Le pachyderme à la peau sensible avec un voile dans la voix
 


 

C'était un temps où devenir célèbre n'était pas pour un artiste la valeur suprême, le carriérisme n'était pas l'autre nom du bon sens, on pouvait vivre sans passer à la télé. Il arrivait que des gens eussent des convictions, ils pouvaient se battre pour elles et acceptaient de prendre des coups au nom d'un idéal. Dans ces époques antédiluviennes, apparut une Colette Magny qui sut dire des gros mots aux imbéciles du métier des Variétés, les mêmes qui ont retrouvé une virginité tardive sous le nouveau gentil nom d'industries culturelles.
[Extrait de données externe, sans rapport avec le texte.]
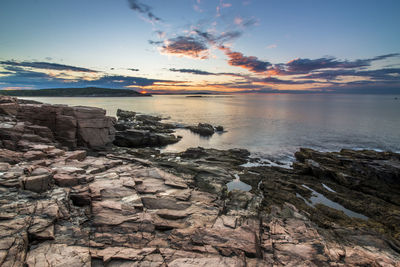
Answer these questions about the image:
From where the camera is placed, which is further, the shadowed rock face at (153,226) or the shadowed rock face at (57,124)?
the shadowed rock face at (57,124)

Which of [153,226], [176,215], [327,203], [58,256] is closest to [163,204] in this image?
[176,215]

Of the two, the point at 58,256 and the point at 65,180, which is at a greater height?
the point at 65,180

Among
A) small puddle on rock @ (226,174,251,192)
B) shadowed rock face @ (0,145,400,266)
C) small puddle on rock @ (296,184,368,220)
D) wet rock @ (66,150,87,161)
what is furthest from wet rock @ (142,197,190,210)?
small puddle on rock @ (296,184,368,220)

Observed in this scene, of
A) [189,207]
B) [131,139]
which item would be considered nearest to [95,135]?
[131,139]

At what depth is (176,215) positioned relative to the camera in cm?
1073

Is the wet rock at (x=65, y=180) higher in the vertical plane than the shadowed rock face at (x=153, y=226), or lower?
higher

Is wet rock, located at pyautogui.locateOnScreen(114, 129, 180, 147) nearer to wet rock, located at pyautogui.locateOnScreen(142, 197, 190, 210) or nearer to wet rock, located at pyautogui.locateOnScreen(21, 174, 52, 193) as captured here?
wet rock, located at pyautogui.locateOnScreen(21, 174, 52, 193)

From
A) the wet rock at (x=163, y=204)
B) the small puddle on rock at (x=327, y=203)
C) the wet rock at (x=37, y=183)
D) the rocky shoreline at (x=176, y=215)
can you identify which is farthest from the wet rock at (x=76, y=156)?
the small puddle on rock at (x=327, y=203)

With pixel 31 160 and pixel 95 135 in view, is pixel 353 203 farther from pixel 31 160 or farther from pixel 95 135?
pixel 95 135

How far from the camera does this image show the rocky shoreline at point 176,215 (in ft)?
25.3

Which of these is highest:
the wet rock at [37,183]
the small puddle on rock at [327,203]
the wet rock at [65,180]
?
the wet rock at [37,183]

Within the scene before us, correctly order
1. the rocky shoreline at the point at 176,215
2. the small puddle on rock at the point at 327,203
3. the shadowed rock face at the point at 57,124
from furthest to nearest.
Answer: the shadowed rock face at the point at 57,124
the small puddle on rock at the point at 327,203
the rocky shoreline at the point at 176,215

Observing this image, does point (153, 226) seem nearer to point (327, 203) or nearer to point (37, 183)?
point (37, 183)

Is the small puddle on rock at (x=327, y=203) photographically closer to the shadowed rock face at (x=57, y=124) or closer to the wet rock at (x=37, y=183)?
the wet rock at (x=37, y=183)
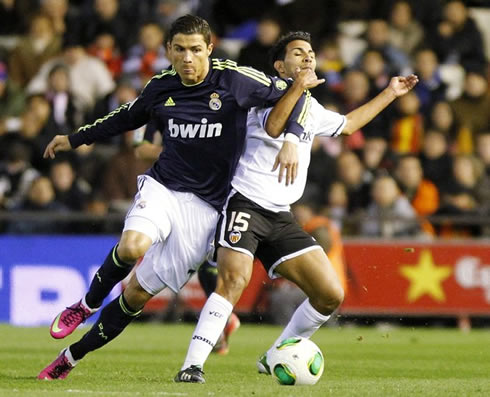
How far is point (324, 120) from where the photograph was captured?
9336 millimetres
Colette Magny aurait pu devenir une star ; c'est-à-dire que son physique, sa puissance, sa conviction et, bien sûr, sa voix, bref, son talent auraient pu, si elle avait joué le jeu, faire d'elle une Dalida de la chanson à texte.

L'ayant vu maintes fois s'imposer devant des salles recueillies comme elles étaient dans ce temps-là, quand les briquets n'avaient pas encore pris la place lumineuse des âmes, dans des salles branlantes qui n'étaient pas encore des " équipements culturels ", je puis témoigner qu'il aurait suffi qu'elle refît quelques Melocoton, pour amasser de l'or. Ah, il aurait fallu qu'elle laissât dans les loges les cohortes de solidarités excessives et encombrantes qui l'accompagnaient, bref, qu'elle ne soit pas ce qu'elle était. Elle ne joua pas à ce jeu, ne voulut pas être la crooneuse de stéréotype. Armée d'un piano, d'une contrebasse (son " vieux mari ", Beb Guérin, venu du meilleur jazz français), d'une sincérité totale et d'un caractère difficile, elle dut affronter les inconvénients de ses engagements, à commencer par le cannibalisme des militants d'extrême-gauche, leur sans-gêne, leur exagération jusqu'au-boutiste, parfois, et les conditions de travail lamentables : dans ces époques, le chanteur " engagé " était instrumentalisé avec un tranquille cynisme. Mais il y avait l'urgence vietnamienne, l'urgence soixante-huitarde, tout était urgent, tout était politique... Et Colette avait aussi une propension à la " recherche " qui n'était parfois qu'une certaine bizarrerie. Mais sur ces chansons souvent discutables régnait une voix à l'humanité extraordinaire, portée sur un voile de désespoir formidable. Bref, c'était quelqu'un que cette femme-là. Quelqu'un de vivant. Elle dut payer pour cela. On se croyait autorisé à interrompre ses récitals pour des prises de parole parfois provocatrices et même, dit-on, téléguidées par la police... De sorte que ce pachyderme en eut souvent " ras-la-trompe ". " L'esprit de mai 68 ne se retrouve vraiment qu'en Léo Ferré et Colette Magny ", écrit Lucien Rioux (50 ans de chanson française, L'Archipel, 1992). (Notre ami Jacques Vassal, a écrit le meilleur texte publié sur Colette, in Français, si vous chantiez, Albin Michel 1976). Certains regrettent qu'elle se soit fourvoyée dans la recherche et l'agitation, et qu'elle n'ait pas " tenu les promesses " de ses débuts. Mais c'est grâce à des gens comme ça que l'époque avait de l'allure !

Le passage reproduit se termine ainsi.